#VU91307 Buffer overflow in Linux kernel - CVE-2023-52756
Vulnerability identifier: #VU91307
Vulnerability risk: Low
CVSSv4.0: 5.9 [CVSS:4.0/AV:L/AC:L/AT:N/PR:L/UI:N/VC:H/VI:H/VA:H/SC:N/SI:N/SA:N/E:U/U:Clear]
CVE-ID: CVE-2023-52756
CWE-ID:
CWE-119
Exploitation vector: Local
Exploit availability: No
Vulnerable software:
Linux kernel
Operating systems & Components /
Operating system
Vendor: Linux Foundation
Description
The vulnerability allows a local user to escalate privileges on the system.
The vulnerability exists due to memory corruption within the include/linux/pwm.h.
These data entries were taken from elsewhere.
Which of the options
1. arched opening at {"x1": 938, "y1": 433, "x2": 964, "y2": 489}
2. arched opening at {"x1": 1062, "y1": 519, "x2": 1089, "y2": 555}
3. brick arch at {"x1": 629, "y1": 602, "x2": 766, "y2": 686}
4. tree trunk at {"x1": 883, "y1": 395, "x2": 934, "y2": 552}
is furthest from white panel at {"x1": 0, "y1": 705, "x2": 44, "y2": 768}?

A local user can escalate privileges on the system.
Mitigation
Install update from vendor's website.
Vulnerable software versions
Linux kernel: All versions
External links
https://git.kernel.org/stable/c/bce1f7c7e9812da57de1dda293cba87c693e9958
https://git.kernel.org/stable/c/a98ff250b5af87f92f17bb9725cb21de1931ee57
https://git.kernel.org/stable/c/eca19db60f99925461f49c3fd743733881395728
https://git.kernel.org/stable/c/e52518b9cb9fc98fc043c8fb2b8cfc619ca8a88b
https://git.kernel.org/stable/c/a7ee519e8095d9c834086d0ff40da11415e1e4d7
https://git.kernel.org/stable/c/1fb3a9c59e7f7d2b1d737a0d6e02e31d5b516455
https://git.kernel.org/stable/c/c19a8794bf4fe45cff997f07a75ea84cc9e5d89c
https://git.kernel.org/stable/c/45d0a298e05adee521f6fe605d6a88341ba07edd
https://git.kernel.org/stable/c/d27abbfd4888d79dd24baf50e774631046ac4732
Q & A
Can this vulnerability be exploited remotely?
No. This vulnerability can be exploited locally. The attacker should have authentication credentials and successfully authenticate on the system.
Is there known malware, which exploits this vulnerability?
No. We are not aware of malware exploiting this vulnerability.